PASSO SELEZIONATO
____

Commerzbank, tuttavia, gettava acqua sul fuoco, sostenendo che il sollievo dovrebbe essere di breve durata. Il flusso di notizie dalla Francia è ancora intenso e confuso e l’incertezza derivante dalla possibilità di vittoria di Marine Le Pen alle elezioni presidenziali è tuttora elevata. Pertanto, gli analisti della banca tedesca consigliano di utilizzare l’ulteriore contrazione nello spread Oat/Bund per aprire posizioni corte sull’obbligazionario francese. Insomma, conta solo il voto francese: perché quello davvero rappresenterà la cartina di tornasole. E, soprattutto, perché al netto dei sondaggi che già incoronano Macron, la realtà è che nessuno – in coscienza – si sente di escludere sorprese. Non tanto per la venuta meno dello spirito repubblicano, quello che al ballottaggio vede sempre il partito escluso votare contro il candidato del Front National in nome dei valori della Republique ma perché la Francia rappresenta un’Olanda al cubo: a L’Aja sono i laburisti a essere spariti, mentre a Parigi sia i gaullisti che i socialisti sono letteralmente ai minimi termini. Quindi, difficilmente tracciabili nelle loro scelte, essendo in atto una sorta di guerra tra bande, almeno tra i Repubblicani. 

Francois Fillon, nonostante l’avviso di garanzia, non intende ritirarsi e nessuno può forzare troppo la mano, visto che i suoi due potenziali antagonisti- Alain Juppè e Nicolas Sarkozy, sono fuori gioco. Con il voto del primo turno fissato al 23 aprile, è un po’ tardi per cercare un outsider. Stessa faccenda in casa socialista, dove addirittura la scorsa settimana aveva fatto capolino l’ipotesi di un ritorno in campo di Francois Hollande: di fatto, sarà il candidato indipendente liberale Emmanuel Macron a fungere da candidato di riferimento, quantomeno al ballottaggio. In un contesto simile, se Marine Le Pen dovesse ottenere un buon risultato al primo, chi potrebbe mettere la mano sul fuoco per uno sviluppo lineare? 

Cosa può dirci davvero, quindi, la vittoria fragile conseguita dall’Europa -intesa come Unione – in Olanda? Per scoprirlo, tocca ignorare i dati elettorali e guardare oltre. Per l’esattezza, nelle pieghe dell’affaire turco scatenatosi negli ultimi quattro giorni. Ieri, commentando i risultati elettorali, il ministro degli Esteri di Ankara, Mevlut Cavusoglu, ha evocato qualcosa di decisamente sinistro: «Quando si guarda ai partiti (olandesi, ndr) si vede che non c’è differenza tra i socialdemocratici e il fascista Wilders. Hanno tutti la stessa mentalità fascista – ha spiegato il ministro parlando nella provincia di Antalya – Dove andrete? Avete dato inizio al collasso dell’Europa. State trascinando l’Europa nel baratro. Presto inizieranno guerre di religione in Europa». Di più, l’altro giorno un giornale turco ha persino scritto: «Sapete quanti uomini conta l’esercito dei Paesi Bassi? Solo 48mila uomini. E quanti immigrati turchi ha l’Olanda? Ben 400mila». Inquietante.

____

ESTRATTI DEL DATASET
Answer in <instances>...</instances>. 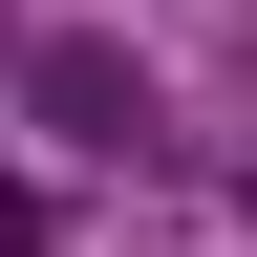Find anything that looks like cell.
Segmentation results:
<instances>
[{
    "instance_id": "1",
    "label": "cell",
    "mask_w": 257,
    "mask_h": 257,
    "mask_svg": "<svg viewBox=\"0 0 257 257\" xmlns=\"http://www.w3.org/2000/svg\"><path fill=\"white\" fill-rule=\"evenodd\" d=\"M22 107H43L64 150H150V86H128L107 43H22Z\"/></svg>"
},
{
    "instance_id": "2",
    "label": "cell",
    "mask_w": 257,
    "mask_h": 257,
    "mask_svg": "<svg viewBox=\"0 0 257 257\" xmlns=\"http://www.w3.org/2000/svg\"><path fill=\"white\" fill-rule=\"evenodd\" d=\"M0 257H64V193H22V172H0Z\"/></svg>"
},
{
    "instance_id": "3",
    "label": "cell",
    "mask_w": 257,
    "mask_h": 257,
    "mask_svg": "<svg viewBox=\"0 0 257 257\" xmlns=\"http://www.w3.org/2000/svg\"><path fill=\"white\" fill-rule=\"evenodd\" d=\"M0 64H22V43H0Z\"/></svg>"
}]
</instances>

____

COMPITO RICHIESTO 1
Rispondi a queste domande sul passo selezionato:
(a) Che cosa consigliano gli analisti di Commerzbank di fare sfruttando l'ulteriore contrazione dello spread Oat/Bund?
(b) In che data è fissato il voto del primo turno in Francia?
(c) Secondo il giornale turco citato, quanti uomini conta l'esercito dei Paesi Bassi?
COMPITO RICHIESTO 2
Prosegui il passo selezionato sul voto in Francia e in Olanda a partire dalla sua ultima frase.

RISPOSTA SCRITTA 1
(a) Aprire posizioni corte sull'obbligazionario francese.
(b) Il 23 aprile.
(c) Solo 48mila uomini.

RISPOSTA SCRITTA 2
Ma c’è dell’altro, che i tg e i giornali non vi diranno. La stampa tedesca, infatti, in queste ore sta rilanciando con molta enfasi i contenuti del libro “Guidata dagli eventi: la politica sui rifugiati della Merkel” pubblicato dal giornalista di Die Welt, Robin Alexander. E cosa ci dice? Che il premier ungherese, Viktor Orban, quando denunciò che la Merkel stava dando vita a un accordo segreto con Ankara per accogliere migliaia di migranti all’anno provenienti dalla Turchia, aveva ragione. Stando alla ricostruzione, il 6 marzo 2016, la Merkel aveva concordato con Erdogan di prendere ogni anno 150-250 mila rifugiati dalla Turchia e lo aveva fatto senza la minima consultazione degli altri Stati europei. Guarda caso, il solo al corrente dell’accordo era proprio il premier olandese Mark Rutte, presente ai colloqui perché presidente di turno dell’Ue. L’accordo fu poi approvato nel panico dai 28 partner, perché fu presentato come l’unico modo di arrestare il flusso che avrebbe fatto esplodere la rotta balcanica: insomma, pagare in fretta i 3 miliardi annui richiesti da Erdogan, altrimenti ci avrebbe inondato di profughi.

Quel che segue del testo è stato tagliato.